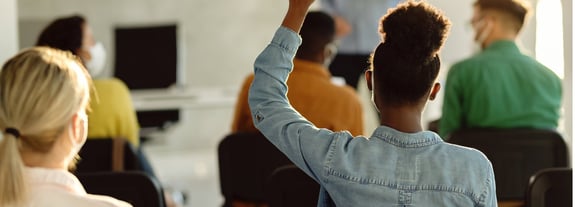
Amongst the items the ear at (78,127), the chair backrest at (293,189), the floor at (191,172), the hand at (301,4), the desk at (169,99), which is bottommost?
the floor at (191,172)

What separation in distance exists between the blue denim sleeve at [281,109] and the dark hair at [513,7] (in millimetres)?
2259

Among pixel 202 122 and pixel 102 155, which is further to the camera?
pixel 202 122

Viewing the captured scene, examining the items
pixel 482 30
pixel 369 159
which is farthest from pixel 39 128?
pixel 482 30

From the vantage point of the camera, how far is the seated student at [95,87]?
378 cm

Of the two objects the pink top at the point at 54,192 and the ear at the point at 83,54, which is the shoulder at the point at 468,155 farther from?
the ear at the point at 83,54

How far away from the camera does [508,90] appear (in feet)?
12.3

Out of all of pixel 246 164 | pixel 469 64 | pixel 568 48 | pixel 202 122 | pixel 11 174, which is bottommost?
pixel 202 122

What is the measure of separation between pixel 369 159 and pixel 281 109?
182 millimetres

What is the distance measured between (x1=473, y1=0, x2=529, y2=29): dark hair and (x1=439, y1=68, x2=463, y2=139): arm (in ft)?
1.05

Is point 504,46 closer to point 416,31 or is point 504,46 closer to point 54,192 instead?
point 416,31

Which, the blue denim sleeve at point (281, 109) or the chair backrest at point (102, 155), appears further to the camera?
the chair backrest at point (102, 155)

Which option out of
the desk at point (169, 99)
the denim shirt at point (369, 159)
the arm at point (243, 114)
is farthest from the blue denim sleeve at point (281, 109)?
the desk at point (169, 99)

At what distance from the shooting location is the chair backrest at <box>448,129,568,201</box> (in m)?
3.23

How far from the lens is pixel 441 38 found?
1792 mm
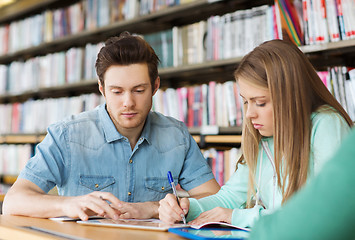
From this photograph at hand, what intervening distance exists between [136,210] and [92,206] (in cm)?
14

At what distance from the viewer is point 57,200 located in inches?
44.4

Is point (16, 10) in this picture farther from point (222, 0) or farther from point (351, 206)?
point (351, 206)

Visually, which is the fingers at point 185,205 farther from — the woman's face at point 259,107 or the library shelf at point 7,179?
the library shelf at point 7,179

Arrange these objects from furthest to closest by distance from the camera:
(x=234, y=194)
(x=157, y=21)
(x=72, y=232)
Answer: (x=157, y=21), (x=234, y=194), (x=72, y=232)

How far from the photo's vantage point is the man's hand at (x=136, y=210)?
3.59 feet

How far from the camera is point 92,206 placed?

* * * * *

WORK TO COMPLETE >> Copy the records verbatim, beginning at the line that contains "At what distance from the viewer" and continuing through the last line of the records.

EXPECTED OUTPUT >>
At what distance from the viewer is point 57,200 located in inches?
44.4

Is point (16, 10) in this picture farther from point (222, 0) or farther from point (351, 206)?
point (351, 206)

Visually, which is the fingers at point 185,205 farther from — the woman's face at point 259,107 or the library shelf at point 7,179?
the library shelf at point 7,179

Arrange these objects from furthest to closest by distance from the camera:
(x=234, y=194)
(x=157, y=21)
(x=72, y=232)
Answer: (x=157, y=21), (x=234, y=194), (x=72, y=232)

How far from the photo's vantage point is the man's hand at (x=136, y=210)?
3.59 feet

How far from the camera is point 92,206 placed?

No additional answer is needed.